*TASK GOAL*: Take every entry below and copy it out word for word.

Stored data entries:
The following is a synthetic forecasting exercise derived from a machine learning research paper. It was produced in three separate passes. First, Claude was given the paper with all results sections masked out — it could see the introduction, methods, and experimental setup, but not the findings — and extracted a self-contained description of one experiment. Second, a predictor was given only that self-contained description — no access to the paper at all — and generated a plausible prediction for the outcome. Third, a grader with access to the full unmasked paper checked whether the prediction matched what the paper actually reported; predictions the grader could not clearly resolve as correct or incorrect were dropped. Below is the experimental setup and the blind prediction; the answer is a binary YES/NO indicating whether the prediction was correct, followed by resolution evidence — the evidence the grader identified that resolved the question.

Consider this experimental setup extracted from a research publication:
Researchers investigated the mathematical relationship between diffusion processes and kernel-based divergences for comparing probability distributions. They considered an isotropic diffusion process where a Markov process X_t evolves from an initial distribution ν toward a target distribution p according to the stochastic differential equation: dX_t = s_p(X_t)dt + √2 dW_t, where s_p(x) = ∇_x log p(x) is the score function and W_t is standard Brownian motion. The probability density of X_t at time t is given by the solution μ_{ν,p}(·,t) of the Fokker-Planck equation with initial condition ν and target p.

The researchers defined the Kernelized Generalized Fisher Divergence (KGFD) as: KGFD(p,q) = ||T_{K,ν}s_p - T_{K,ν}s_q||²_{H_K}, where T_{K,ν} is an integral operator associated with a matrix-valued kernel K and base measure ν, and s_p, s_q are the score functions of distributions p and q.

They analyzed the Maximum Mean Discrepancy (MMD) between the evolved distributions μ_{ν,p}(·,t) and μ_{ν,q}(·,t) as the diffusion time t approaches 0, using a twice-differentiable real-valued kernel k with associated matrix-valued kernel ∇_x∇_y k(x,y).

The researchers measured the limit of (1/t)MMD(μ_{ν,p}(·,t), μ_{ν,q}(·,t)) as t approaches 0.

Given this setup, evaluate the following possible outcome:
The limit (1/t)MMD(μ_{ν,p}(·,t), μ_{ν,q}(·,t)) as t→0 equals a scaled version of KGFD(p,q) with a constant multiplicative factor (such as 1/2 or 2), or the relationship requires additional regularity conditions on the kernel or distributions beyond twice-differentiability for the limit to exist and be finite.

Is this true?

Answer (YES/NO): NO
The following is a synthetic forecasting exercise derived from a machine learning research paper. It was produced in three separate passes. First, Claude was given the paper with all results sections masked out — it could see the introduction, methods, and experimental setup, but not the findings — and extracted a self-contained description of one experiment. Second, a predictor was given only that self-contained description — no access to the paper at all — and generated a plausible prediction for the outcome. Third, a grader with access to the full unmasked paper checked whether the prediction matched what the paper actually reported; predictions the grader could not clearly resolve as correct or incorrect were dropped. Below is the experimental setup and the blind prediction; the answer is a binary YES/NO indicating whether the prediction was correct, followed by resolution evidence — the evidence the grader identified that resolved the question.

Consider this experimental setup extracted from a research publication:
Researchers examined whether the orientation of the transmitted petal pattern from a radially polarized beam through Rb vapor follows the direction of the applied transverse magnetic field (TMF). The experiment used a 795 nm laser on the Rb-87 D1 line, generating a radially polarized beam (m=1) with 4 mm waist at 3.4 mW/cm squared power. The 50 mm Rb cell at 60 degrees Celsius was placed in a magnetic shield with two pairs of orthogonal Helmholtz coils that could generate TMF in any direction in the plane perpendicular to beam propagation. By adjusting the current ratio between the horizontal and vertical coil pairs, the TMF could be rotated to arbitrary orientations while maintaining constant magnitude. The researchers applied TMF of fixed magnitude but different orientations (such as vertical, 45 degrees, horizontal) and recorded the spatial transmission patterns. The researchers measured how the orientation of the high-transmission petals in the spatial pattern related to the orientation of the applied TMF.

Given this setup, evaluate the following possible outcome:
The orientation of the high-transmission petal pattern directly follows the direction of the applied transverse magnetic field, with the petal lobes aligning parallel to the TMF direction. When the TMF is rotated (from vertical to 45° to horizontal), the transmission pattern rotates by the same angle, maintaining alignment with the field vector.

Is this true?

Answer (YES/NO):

*THE ANSWER*:
The following is a synthetic forecasting exercise derived from a machine learning research paper. It was produced in three separate passes. First, Claude was given the paper with all results sections masked out — it could see the introduction, methods, and experimental setup, but not the findings — and extracted a self-contained description of one experiment. Second, a predictor was given only that self-contained description — no access to the paper at all — and generated a plausible prediction for the outcome. Third, a grader with access to the full unmasked paper checked whether the prediction matched what the paper actually reported; predictions the grader could not clearly resolve as correct or incorrect were dropped. Below is the experimental setup and the blind prediction; the answer is a binary YES/NO indicating whether the prediction was correct, followed by resolution evidence — the evidence the grader identified that resolved the question.

Consider this experimental setup extracted from a research publication:
Researchers investigated the mathematical relationship between diffusion processes and kernel-based divergences for comparing probability distributions. They considered an isotropic diffusion process where a Markov process X_t evolves from an initial distribution ν toward a target distribution p according to the stochastic differential equation: dX_t = s_p(X_t)dt + √2 dW_t, where s_p(x) = ∇_x log p(x) is the score function and W_t is standard Brownian motion. The probability density of X_t at time t is given by the solution μ_{ν,p}(·,t) of the Fokker-Planck equation with initial condition ν and target p.

The researchers defined the Kernelized Generalized Fisher Divergence (KGFD) as: KGFD(p,q) = ||T_{K,ν}s_p - T_{K,ν}s_q||²_{H_K}, where T_{K,ν} is an integral operator associated with a matrix-valued kernel K and base measure ν, and s_p, s_q are the score functions of distributions p and q.

They analyzed the Maximum Mean Discrepancy (MMD) between the evolved distributions μ_{ν,p}(·,t) and μ_{ν,q}(·,t) as the diffusion time t approaches 0, using a twice-differentiable real-valued kernel k with associated matrix-valued kernel ∇_x∇_y k(x,y).

The researchers measured the limit of (1/t)MMD(μ_{ν,p}(·,t), μ_{ν,q}(·,t)) as t approaches 0.

Given this setup, evaluate the following possible outcome:
The limit (1/t)MMD(μ_{ν,p}(·,t), μ_{ν,q}(·,t)) as t→0 equals a scaled version of KGFD(p,q) with a constant multiplicative factor (such as 1/2 or 2), or the relationship requires additional regularity conditions on the kernel or distributions beyond twice-differentiability for the limit to exist and be finite.

Is this true?

Answer (YES/NO): NO
The following is a synthetic forecasting exercise derived from a machine learning research paper. It was produced in three separate passes. First, Claude was given the paper with all results sections masked out — it could see the introduction, methods, and experimental setup, but not the findings — and extracted a self-contained description of one experiment. Second, a predictor was given only that self-contained description — no access to the paper at all — and generated a plausible prediction for the outcome. Third, a grader with access to the full unmasked paper checked whether the prediction matched what the paper actually reported; predictions the grader could not clearly resolve as correct or incorrect were dropped. Below is the experimental setup and the blind prediction; the answer is a binary YES/NO indicating whether the prediction was correct, followed by resolution evidence — the evidence the grader identified that resolved the question.

Consider this experimental setup extracted from a research publication:
Researchers examined whether the orientation of the transmitted petal pattern from a radially polarized beam through Rb vapor follows the direction of the applied transverse magnetic field (TMF). The experiment used a 795 nm laser on the Rb-87 D1 line, generating a radially polarized beam (m=1) with 4 mm waist at 3.4 mW/cm squared power. The 50 mm Rb cell at 60 degrees Celsius was placed in a magnetic shield with two pairs of orthogonal Helmholtz coils that could generate TMF in any direction in the plane perpendicular to beam propagation. By adjusting the current ratio between the horizontal and vertical coil pairs, the TMF could be rotated to arbitrary orientations while maintaining constant magnitude. The researchers applied TMF of fixed magnitude but different orientations (such as vertical, 45 degrees, horizontal) and recorded the spatial transmission patterns. The researchers measured how the orientation of the high-transmission petals in the spatial pattern related to the orientation of the applied TMF.

Given this setup, evaluate the following possible outcome:
The orientation of the high-transmission petal pattern directly follows the direction of the applied transverse magnetic field, with the petal lobes aligning parallel to the TMF direction. When the TMF is rotated (from vertical to 45° to horizontal), the transmission pattern rotates by the same angle, maintaining alignment with the field vector.

Is this true?

Answer (YES/NO):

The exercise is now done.